Updated: Sep 20, 2018
There truly is a wealth of resources that claim to be for “discipleship.” Just go to any Christian bookstore or look at a website. And in fact, most all of these resources are appropriate and useful to those Christians who are “in the state, quality, or condition of being mature disciples.” These many resources can help someone who already has been made a Mature Disciple continue to grow and walk in the state, quality, or condition of being a mature disciple. These resources are very helpful to a Christian living above the top dashed line on his or her SM/T Graph.
However, for the typical Christian who has not yet been made a Mature Disciple, these resources will be of limited value. Much of what a particular resource has to offer will be unappreciated and unapplied. It will likely be just one more “hit and miss,” incoherent, disconnected step on the believer’s random walk.
Why? Because, having not been discipled to the minimum level of necessary maturity, the typical Christian lacks the context, the frame of reference, the spiritual viewpoint with which to assimilate and apply what these discipleship resources offer. This will be especially true for a Christian still below the bottom dashed line on his or her SM/T Graph. Many of the so-called “discipleship” materials may be of some help, but they are not likely to produce a mature disciple or an intentional disciplemaker.
In contrast to the many “discipleship” materials, there are only a relative handful of available materials that are specifically aimed at “disciplemaking.” The Navigators have their series, as do CBMC, Campus Crusade for Christ (CRU), and other such ministries. So do several of the very good authors who are proponents of disciplemaking, such as Bill Hull, Greg Ogden, Francis Chan and David Platt.
Virtually all of the materials available for “disciplemaking” have three things in common.
They are usually 12 to 24 chapters/lessons in length.
They all cover a predictable series of essential topics such as the credibility of the Bible, the person and work of Jesus Christ, assurance of salvation, dealing with temptation, forgiveness, prayer, spending time in God’s Word, witnessing, etc. I call these topics the “Basic Doctrines and Disciplines” of the Christian faith.

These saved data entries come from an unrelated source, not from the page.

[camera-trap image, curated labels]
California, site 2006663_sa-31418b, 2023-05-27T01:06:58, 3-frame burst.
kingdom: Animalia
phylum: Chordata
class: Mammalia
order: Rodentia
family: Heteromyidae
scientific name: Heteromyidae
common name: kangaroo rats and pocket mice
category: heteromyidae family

They all end with the Great Commission and the challenge for the newly-discipled person to go and reproduce by leading another person through the same experience.
To be fair, many “disciplemaking” materials and approaches may well touch on areas that go beyond just the Basic Doctrines and Disciplines and contribute something to helping a person grow toward becoming a Mature Disciple. And some “discipleship” materials may well address or reinforce various Basic Doctrines and Disciplines. But I believe there is a good case to be made for saying that the following diagram illustrates the current state of affairs with regard to the focus of (a) the resources being offered and (b) the approaches commonly being used for growing Christians in America today.
Note the relative size of the two arrows. Much more resource and effort is directed to discipleship than to disciplemaking.
Note also the huge void in the center of the SM/T Graph. The areas enclosed by dashed lines are meant to recognize that some of the currently available and/or used “disciplemaking” and “discipleship” resources help grow some Believers along this part of their spiritual growth journeys. But as we've discussed before, 90% of Believers have not been discipled into and through this part of the journey to spiritual maturity. As we’ll see though, the problem is not a lack of appropriate resources for discipling people to maturity; the problem is in a lack of understanding God’s goal and means for growing us spiritually, and then how to appropriately choose and use the resources to accomplish His desired outcome.
Finally, note the “arc of reproducing” drawn in the lower left corner of the diagram. This recognizes that the typical resources currently available for disciplemaking do cast the vision and sound the call for becoming a disciplemaker. The person being discipled is challenged to use these same materials to help someone else learn the “Basic Doctrines and Disciplines.” However, becoming and making mature disciples requires much more than this.